■ **PASSAGE FOR REVIEW**:
======

Re: Parsed content in form of special characters

amuseme
Hi

The problem is happen in HtmlParser#sniffCharacterEncoding. It read out
'charset' parameter in the meta tag  from the first <code>CHUNK_SIZE</code>
bytes.

In this page http://service.sony.com.cn/vaio/Announcments/33412.htm, the
meta tag is pass the first 2000 (CHUNK_SIZE) bytes. So that page encoding
will not be detected. But this CHUNK_SIZE param can not configured.




On Thu, Mar 14, 2013 at 5:18 PM, feng lu <[hidden email]> wrote:

> Hi David
>
> The problem is that parseHtml will detect the encoding of parsing html.
> The page http://service.sony.com.cn/vaio/Announcments/33412.htm can not
> be detected by EncodingDetector class. so it set to the default charactor
> encoding. Maybe you can set this property parser.character.encoding.default
> to utf-8 to fixed this problem temporarily.
>
> <property>
>   <name>parser.character.encoding.default</name>
>   <value>utf-8</value>
>   <description>The character encoding to fall back to when no other
> information
>   is available</description>
> </property>
>
> i test it in my computer and output is like this:
>
> gxl@gxl-desktop:~/workspace/java/nutch-svn/runtime/local$ bin/nutch
> plugin parse-html org.apache.nutch.parse.html.HtmlParser
> ~/Downloads/45962.htm
> data: Version: 5
> Status: success(1,0)

======

■ **TASK DETAILS**: Please answer from the forum thread on parsed special characters: how many bytes does it give as the CHUNK_SIZE that HtmlParser#sniffCharacterEncoding reads for the charset parameter?

■ **PROVIDED DATA**:
======

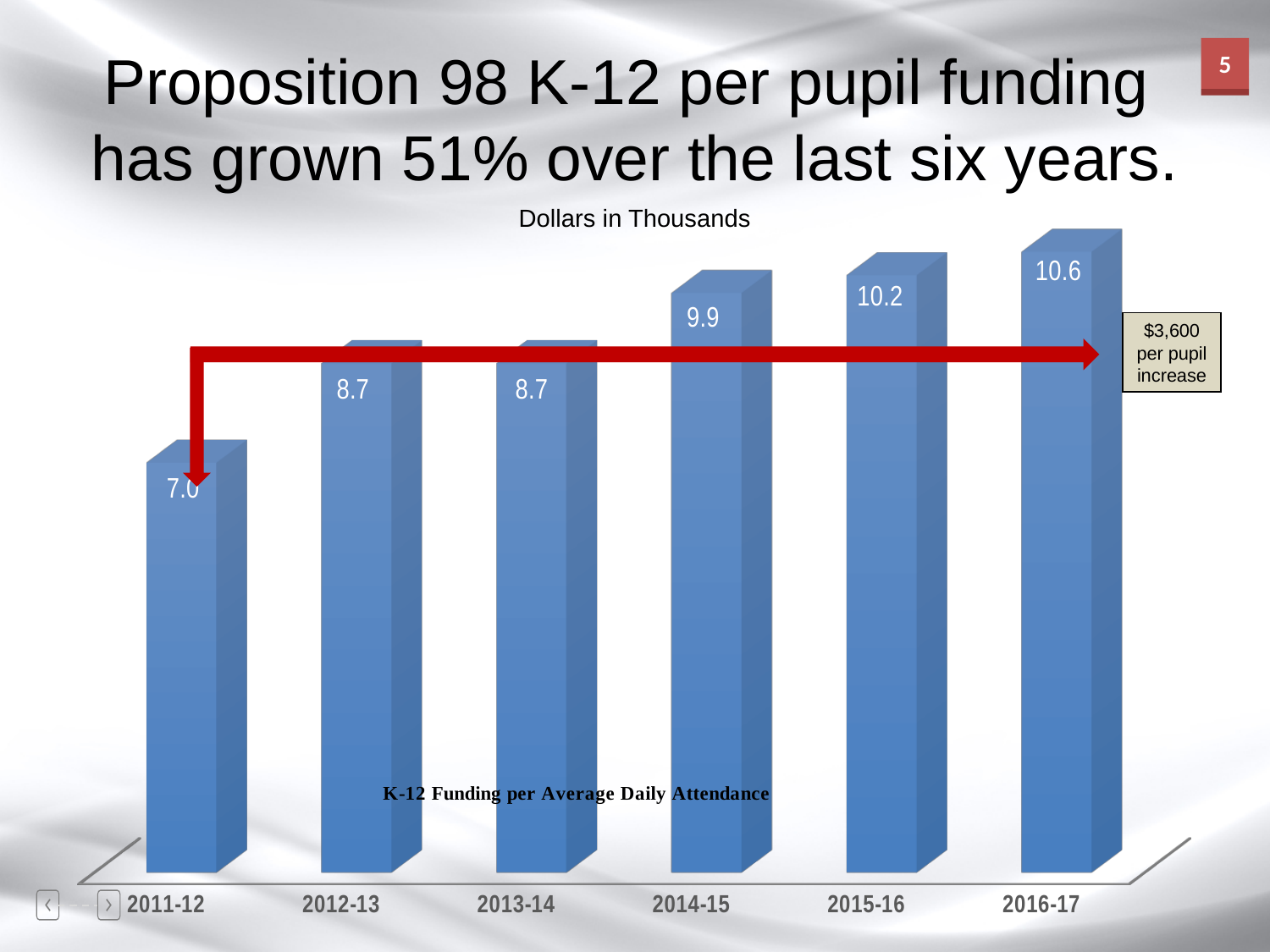
How many years are shown on the x axis? 6 What is the value shown for 2014-15? 9.9 What unit does the chart subtitle say the values are in? Dollars in Thousands What is the value shown for 2015-16? 10.2 What is the K-12 funding per average daily attendance for 2011-12? 7.0 What is the value shown for 2016-17? 10.6 What is the difference between the values for 2016-17 and 2011-12? 3.6 Which is larger, the value for 2015-16 or the value for 2014-15? 2015-16 Which year has the lowest value? 2011-12 Which year has the highest value? 2016-17 What is the difference between the values for 2014-15 and 2013-14? 1.2 What kind of chart is shown on the slide? Bar chart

======

■ **SOLUTION TO THIS EXERCISE**: 2000 bytes.